Did you find that families felt abnormal if they don’t fit the mold? I believe that does something to the psyche of the individuals even when it’s likely that alternative family structures are the majority. I’ve talked to so many people who feel shameful when asked to describe their family.

Exactly. It seems so wrong, when we still hold up this very traditional notion of a family-a nuclear family with a mom and a dad and the kids and it’s intact. Usually the dad is the main breadwinner and we still think the ideal type is with the mom staying home and taking care of the children, especially when they’re little. But looking at the numbers, those families only represent 7 percent of all households in the United States. So a tiny, tiny portion of Americans live that way. If you take out the breadwinner, homemaker piece, because most women work today, you’re still only talking about 1 in 4 families or households with married couples who have children under the age of 18. And so it’s incredible that we still grasp on to this notion when most people are living in other ways.

It’s not necessarily that people are getting divorced in higher numbers then they were. The divorce rate has been pretty stable for the last 20 years or so but it’s that people are delaying marriage later and later. We see co-habitation replacing some of the delay in marriage. People are living together, not getting married right away. They are delaying having kids, so there is much, much more diversity and we don’t really talk about it.

I was just divorced a little over a year ago myself and I’m from New York state and know a lot of divorced people and my parents are divorced. I had no idea how I would feel. I never thought I would feel that bad. But I really felt stigmatized, ashamed, and embarrassed. It seemed like people avoided me or didn’t know what to say to me or were uncomfortable. Some sociologists have talked about how the stigma about non-traditional families has declined so much that we shouldn’t really worry about it, but I disagree. My experience is that the stigma is alive and well. And in fact in more conservative religions there’s been a real backlash again non-traditional families. There’s a real focus on returning to the traditional model because that’s best. And more and more Americans are involved in new religions, evangelical-type religions that are more conservative in their orientation. When I have done research with my students on attitudes and perceptions of non-traditional families, divorce, and non-marital childbearing, there is a strong religious component. If people have strong feelings about it, it’s because of their faith.

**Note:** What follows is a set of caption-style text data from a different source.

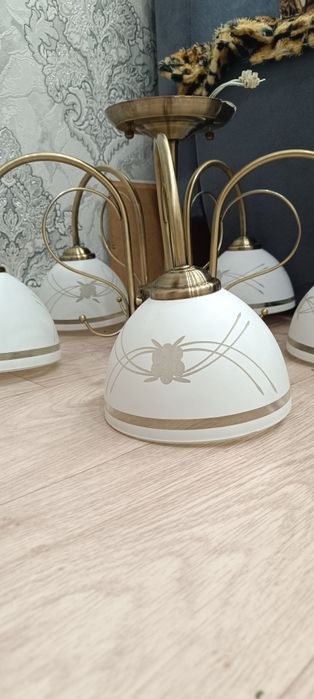 Продам люстру 5-ти рожковую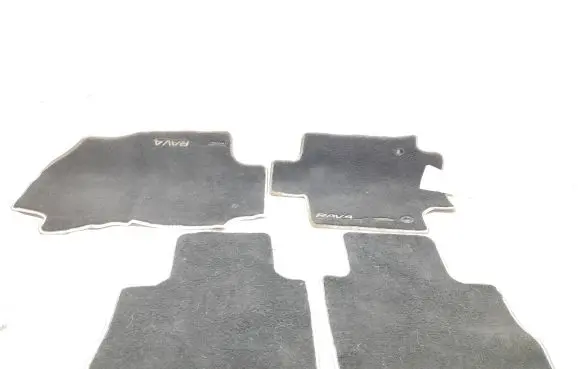 Toyota RAV 4 (XA50) Car floor mat set 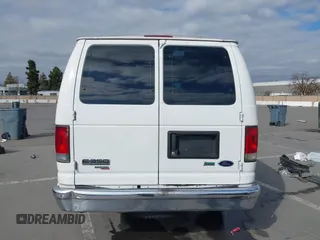 2013 Ford Econoline Passenger XL z VIN 1FBSS3BL4DDA83236, wystawiony jako IAAI lot #41477441 z przebiegiem 164 210 mil mil oraz . Historia ofert i sprzedaży dostępna na DreamBid. Obrazek 17.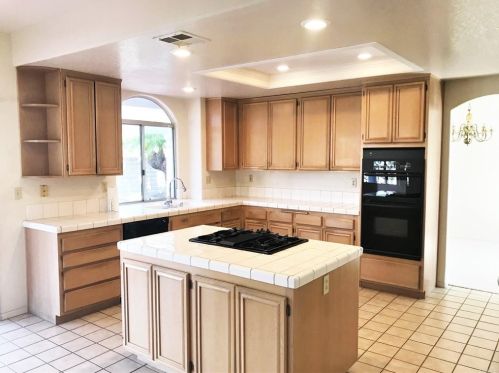 5111 Via Mindanao, Oceanside, CA 92057-2619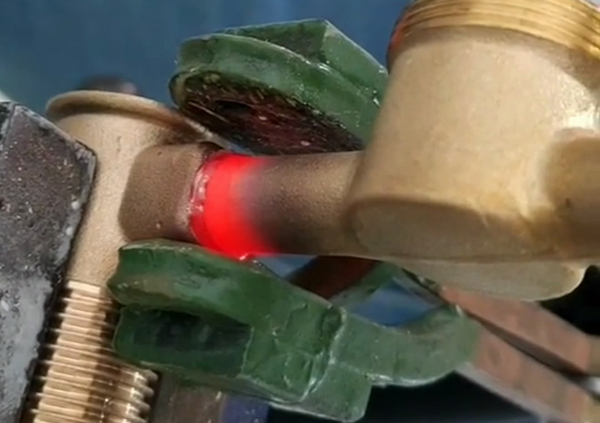 黄铜分水器高频感应钎焊机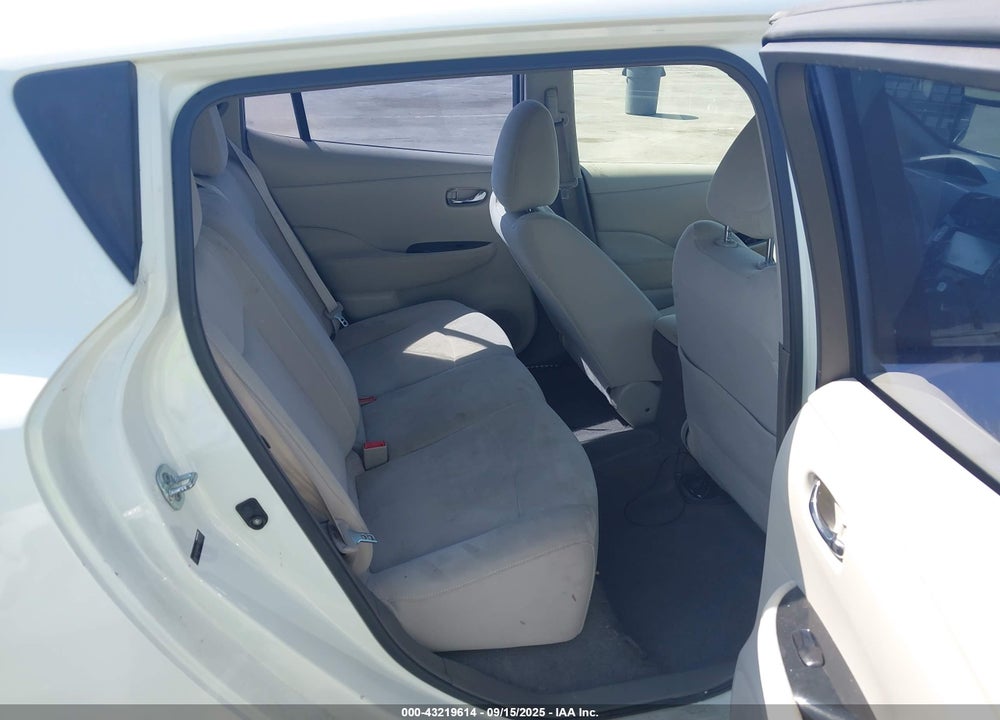 2011 NISSAN LEAF SL VIN: JN1AZ0CP6BT001158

When we’ve interviewed family members and friends about their attitudes, it seems like suddenly the people who are in the baby boom generation are more open and progressive than some younger people today. Other writers have been talking about this return, a re-stigmatization of divorce. Back when I was growing up there were shows on TV about single moms like One Day at a Time and Alice and it was more positive. Today I don’t really see much movement even though the numbers say different. I think that’s bad for people. It’s troubling because so many people then who aren’t living in the traditional model, especially kids, might feel bad. For instance, my preschool cannot grasp the idea that they need to give us two copies of the calendar. I have to remind them every time.

From a purely demographic prospective you would think we would be much farther along. But the United States is different than a lot of European countries where people are much more accepting and they have much more progressive ideas of family life-co-habitation rates are higher, divorce rates are higher, marriage rates are lower, fertility rates are lower. Yet we are supposed to be the world leaders. We are supposedly the leader of all the industrialized countries and yet we seem really backward in many ways.